**Goal of the exercise:** How many lines in the data below contain the string "shrub"? Reply with the number alone.

**Raw data:**
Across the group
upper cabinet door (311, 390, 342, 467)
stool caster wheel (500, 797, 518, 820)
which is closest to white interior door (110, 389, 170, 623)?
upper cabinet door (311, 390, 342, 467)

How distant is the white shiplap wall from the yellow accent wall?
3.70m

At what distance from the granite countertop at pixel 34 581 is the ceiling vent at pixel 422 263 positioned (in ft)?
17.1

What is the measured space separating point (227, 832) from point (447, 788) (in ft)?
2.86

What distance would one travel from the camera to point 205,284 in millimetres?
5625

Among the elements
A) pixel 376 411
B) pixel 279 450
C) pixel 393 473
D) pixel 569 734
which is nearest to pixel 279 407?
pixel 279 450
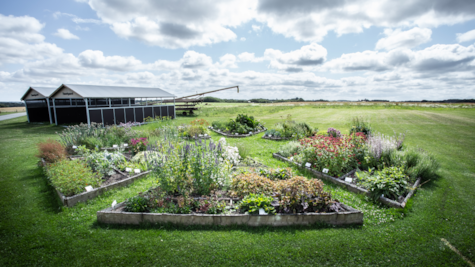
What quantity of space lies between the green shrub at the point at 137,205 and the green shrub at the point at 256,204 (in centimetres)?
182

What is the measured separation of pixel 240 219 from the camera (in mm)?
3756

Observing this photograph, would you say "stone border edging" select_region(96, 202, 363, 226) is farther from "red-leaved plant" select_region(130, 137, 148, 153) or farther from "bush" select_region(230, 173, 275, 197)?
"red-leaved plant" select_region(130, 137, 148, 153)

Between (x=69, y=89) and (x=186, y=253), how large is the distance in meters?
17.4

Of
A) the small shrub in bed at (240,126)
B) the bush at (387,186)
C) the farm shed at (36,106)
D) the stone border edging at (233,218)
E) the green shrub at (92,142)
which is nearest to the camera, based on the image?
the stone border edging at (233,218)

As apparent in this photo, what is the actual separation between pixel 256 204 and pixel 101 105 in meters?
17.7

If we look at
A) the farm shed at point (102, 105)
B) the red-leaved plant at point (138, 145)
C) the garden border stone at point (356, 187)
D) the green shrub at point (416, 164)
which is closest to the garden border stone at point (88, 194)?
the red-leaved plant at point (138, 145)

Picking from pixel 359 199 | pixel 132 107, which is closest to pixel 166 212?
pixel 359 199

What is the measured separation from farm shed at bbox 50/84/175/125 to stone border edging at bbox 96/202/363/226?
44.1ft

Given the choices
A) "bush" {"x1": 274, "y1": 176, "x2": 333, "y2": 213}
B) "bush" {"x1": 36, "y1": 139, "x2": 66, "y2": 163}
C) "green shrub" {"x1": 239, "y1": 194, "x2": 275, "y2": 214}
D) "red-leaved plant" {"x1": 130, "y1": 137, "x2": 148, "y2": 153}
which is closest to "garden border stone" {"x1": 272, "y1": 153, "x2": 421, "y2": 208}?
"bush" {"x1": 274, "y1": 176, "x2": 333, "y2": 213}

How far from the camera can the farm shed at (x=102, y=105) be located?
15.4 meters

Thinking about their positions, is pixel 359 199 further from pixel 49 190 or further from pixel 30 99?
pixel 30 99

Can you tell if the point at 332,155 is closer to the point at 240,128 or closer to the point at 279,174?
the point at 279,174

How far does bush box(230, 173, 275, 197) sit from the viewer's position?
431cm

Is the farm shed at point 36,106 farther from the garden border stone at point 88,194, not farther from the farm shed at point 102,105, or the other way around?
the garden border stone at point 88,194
---
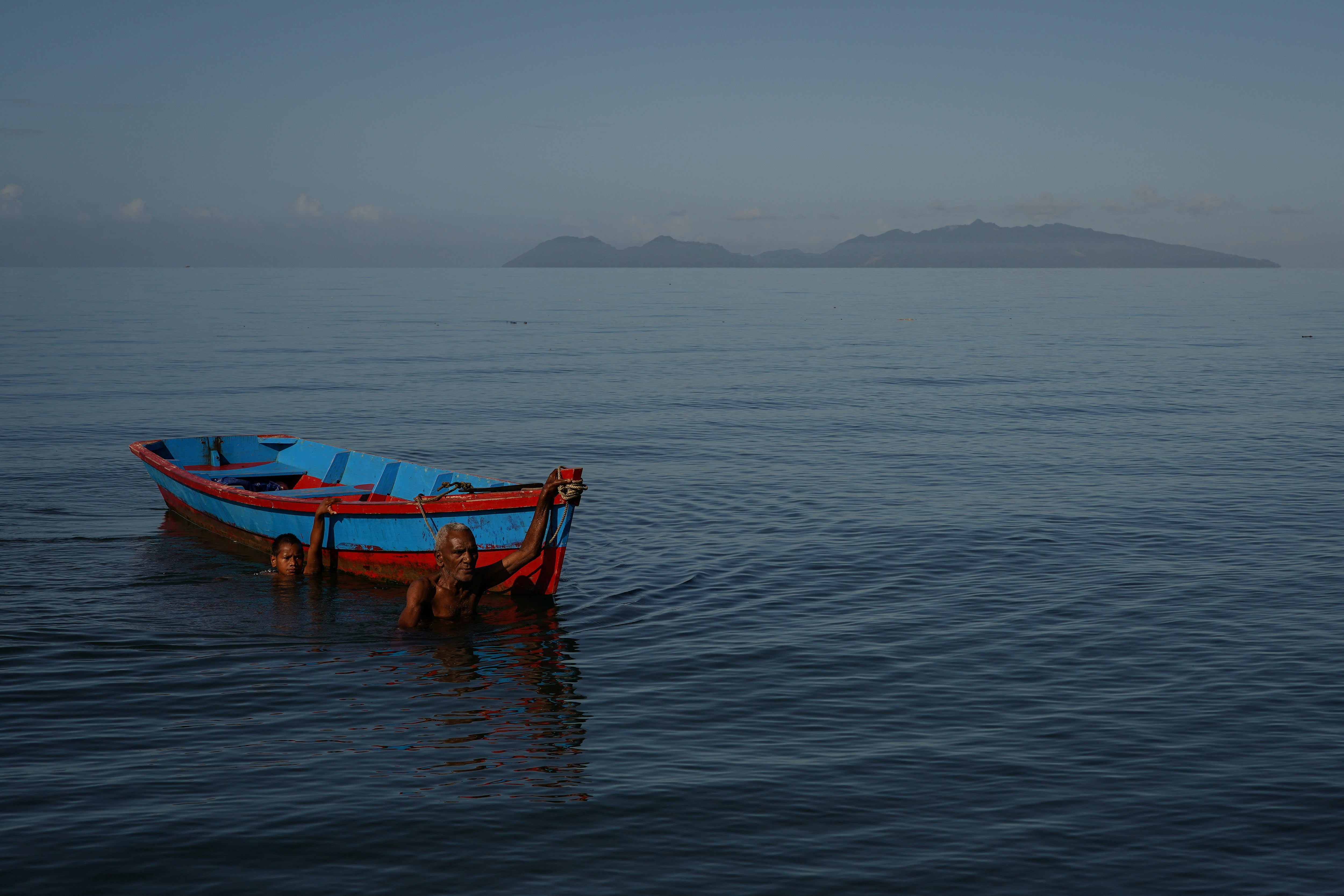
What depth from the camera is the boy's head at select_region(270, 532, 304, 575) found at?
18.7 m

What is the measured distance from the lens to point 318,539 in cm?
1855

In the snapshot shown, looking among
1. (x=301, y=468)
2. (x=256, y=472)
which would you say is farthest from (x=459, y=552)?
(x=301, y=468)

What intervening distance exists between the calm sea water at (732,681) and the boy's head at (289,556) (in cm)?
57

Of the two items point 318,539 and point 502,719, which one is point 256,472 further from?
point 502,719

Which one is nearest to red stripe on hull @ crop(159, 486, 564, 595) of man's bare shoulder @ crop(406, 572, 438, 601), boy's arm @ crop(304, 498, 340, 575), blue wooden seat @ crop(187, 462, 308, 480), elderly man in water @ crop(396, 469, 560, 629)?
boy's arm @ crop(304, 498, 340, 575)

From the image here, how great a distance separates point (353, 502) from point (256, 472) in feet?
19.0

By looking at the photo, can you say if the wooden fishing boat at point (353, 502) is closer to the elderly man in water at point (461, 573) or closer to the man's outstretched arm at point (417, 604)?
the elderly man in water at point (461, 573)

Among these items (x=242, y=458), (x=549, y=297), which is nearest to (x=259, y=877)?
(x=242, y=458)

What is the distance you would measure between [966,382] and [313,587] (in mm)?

**Full output:** 5